Harkonen’s Shake Harder Boy defined what I wanted from metal / hardcore / Hydra Head Records – pummeling heft that allowed for experimental touches without sacrificing musicality. There are plenty of albums that’ve splintered off of that style, before and after this release – stuff from Botch, Pelican – which have their own evolutions, but the blending of Matt Bayles’ crisp production to the absolute intensity of Ben Verellen’s vocals and the group’s sharpening of their punkier approach into slabs of pummeling riffage and wall-of-noise shoegaze… it was perfect. Too perfect to maintain, really, as the group got a bit looser on followup Dancing, and then sputtered through some small releases thereafter before / while Roy and Helms Alee would pick up the various threads as needed.

Bayles’ style of filtering out the edges of metal – sharpening and blunting at the same time – doesn’t always work for me, but it’s what Harkonen needed to make their sound as loud and yet listenable as possible, promoting a kind of Kurt Ballou rawness of instruments while leveling it with Verellen’s howl, making the record sit in an interesting range between hardcore and something slightly sludgier, or post-rockier – indie rock of a classic Trance Syndicate / Touch and Go style that’s been beaten up during the subsequent decade, and wandered onto Hydra Head’s release schedule.

Lyrically, while the song titles are of-the-era snark (Baristas Get Stalked; All This Time I Thought Your Name Was Cool Dude), the actual content carries weight, and emotion, further justifying Ben’s delivery. And the group leans into the abilities of their producer, and their place in the expanding hardcore landscape, taking key pauses on the album to insert ambient stretches, or long build-ups to explosions of noise. The sequencing is key to effecting this: Shake Harder Boy barrels out with its loudest and quickest tracks, earning its heavy duty bona fides, then starts working in pauses, and slower, more seething tracks, juggling all of this as precision ebb and flow up through emotive and killer closer, Settle Here.

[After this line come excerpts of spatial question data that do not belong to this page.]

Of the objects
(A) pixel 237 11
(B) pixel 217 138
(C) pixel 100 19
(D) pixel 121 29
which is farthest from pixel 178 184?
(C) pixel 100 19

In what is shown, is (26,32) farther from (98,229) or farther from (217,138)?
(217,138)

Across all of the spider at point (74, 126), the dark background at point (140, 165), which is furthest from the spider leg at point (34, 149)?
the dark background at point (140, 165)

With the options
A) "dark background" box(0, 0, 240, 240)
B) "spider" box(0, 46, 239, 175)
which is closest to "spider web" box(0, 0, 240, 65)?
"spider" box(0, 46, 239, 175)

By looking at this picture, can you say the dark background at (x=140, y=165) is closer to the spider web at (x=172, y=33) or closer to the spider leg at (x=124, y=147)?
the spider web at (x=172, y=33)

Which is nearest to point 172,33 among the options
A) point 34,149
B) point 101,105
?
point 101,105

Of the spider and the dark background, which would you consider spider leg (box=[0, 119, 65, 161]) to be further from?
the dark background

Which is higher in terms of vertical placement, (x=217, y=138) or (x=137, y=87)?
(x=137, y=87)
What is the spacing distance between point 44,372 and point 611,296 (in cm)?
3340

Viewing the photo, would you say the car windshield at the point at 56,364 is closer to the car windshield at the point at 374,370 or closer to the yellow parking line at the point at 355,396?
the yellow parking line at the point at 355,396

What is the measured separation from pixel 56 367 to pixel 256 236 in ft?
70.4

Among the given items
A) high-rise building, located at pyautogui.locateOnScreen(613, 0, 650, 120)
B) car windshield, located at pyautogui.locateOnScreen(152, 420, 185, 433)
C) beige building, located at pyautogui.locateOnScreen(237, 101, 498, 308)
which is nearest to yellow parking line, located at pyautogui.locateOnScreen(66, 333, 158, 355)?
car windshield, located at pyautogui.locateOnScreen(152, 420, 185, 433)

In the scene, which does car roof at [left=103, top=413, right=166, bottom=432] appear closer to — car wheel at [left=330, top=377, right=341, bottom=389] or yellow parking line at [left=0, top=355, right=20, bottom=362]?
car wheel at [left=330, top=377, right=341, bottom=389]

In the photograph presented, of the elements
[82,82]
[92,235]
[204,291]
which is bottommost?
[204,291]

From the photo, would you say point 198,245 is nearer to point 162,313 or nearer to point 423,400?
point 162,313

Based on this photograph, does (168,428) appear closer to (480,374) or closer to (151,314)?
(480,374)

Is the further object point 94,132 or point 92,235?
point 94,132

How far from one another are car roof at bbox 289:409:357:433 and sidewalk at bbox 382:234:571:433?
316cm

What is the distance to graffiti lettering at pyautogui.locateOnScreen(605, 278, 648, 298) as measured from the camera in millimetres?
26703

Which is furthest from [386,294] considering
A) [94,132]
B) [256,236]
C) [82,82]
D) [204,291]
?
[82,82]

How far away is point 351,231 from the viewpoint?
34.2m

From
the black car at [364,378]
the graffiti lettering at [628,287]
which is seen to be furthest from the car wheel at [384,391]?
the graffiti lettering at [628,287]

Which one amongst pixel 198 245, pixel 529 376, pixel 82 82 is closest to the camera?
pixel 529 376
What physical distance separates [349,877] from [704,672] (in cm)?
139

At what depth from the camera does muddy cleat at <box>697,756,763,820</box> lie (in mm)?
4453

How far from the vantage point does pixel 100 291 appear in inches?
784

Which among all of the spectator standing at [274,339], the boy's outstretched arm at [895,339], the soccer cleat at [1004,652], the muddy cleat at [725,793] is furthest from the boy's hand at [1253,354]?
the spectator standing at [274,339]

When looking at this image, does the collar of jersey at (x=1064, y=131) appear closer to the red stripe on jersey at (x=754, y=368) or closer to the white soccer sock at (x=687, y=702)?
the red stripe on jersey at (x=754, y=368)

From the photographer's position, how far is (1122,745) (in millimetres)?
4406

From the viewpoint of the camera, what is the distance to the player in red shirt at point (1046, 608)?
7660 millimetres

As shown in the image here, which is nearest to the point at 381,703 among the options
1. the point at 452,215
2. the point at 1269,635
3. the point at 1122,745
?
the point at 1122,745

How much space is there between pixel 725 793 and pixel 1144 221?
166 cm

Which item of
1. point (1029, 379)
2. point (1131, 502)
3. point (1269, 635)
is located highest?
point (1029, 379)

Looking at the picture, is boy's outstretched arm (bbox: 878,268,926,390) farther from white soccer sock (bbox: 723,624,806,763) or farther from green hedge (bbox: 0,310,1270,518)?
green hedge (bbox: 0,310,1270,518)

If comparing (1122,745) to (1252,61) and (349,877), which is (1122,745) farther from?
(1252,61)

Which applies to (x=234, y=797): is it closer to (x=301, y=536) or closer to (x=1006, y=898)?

The album was / is a statement, but in this sort of for-all-time fashion where it maintains impact regardless of when you approach it, or from what angle. Harkonen never seemed to grab the limelight the way some other name metal acts of the era did, and perhaps that’s because they lacked some hook of being the most technical or poetic or heaviest band. But they did find a very unique and timeless sound on Shake Harder (and on the Grizz EP before this, just in less quantity), and every time I circle back around to the release, I’m blown away by how thorough it is, and balanced, and both ear-bleedy yet relistenable.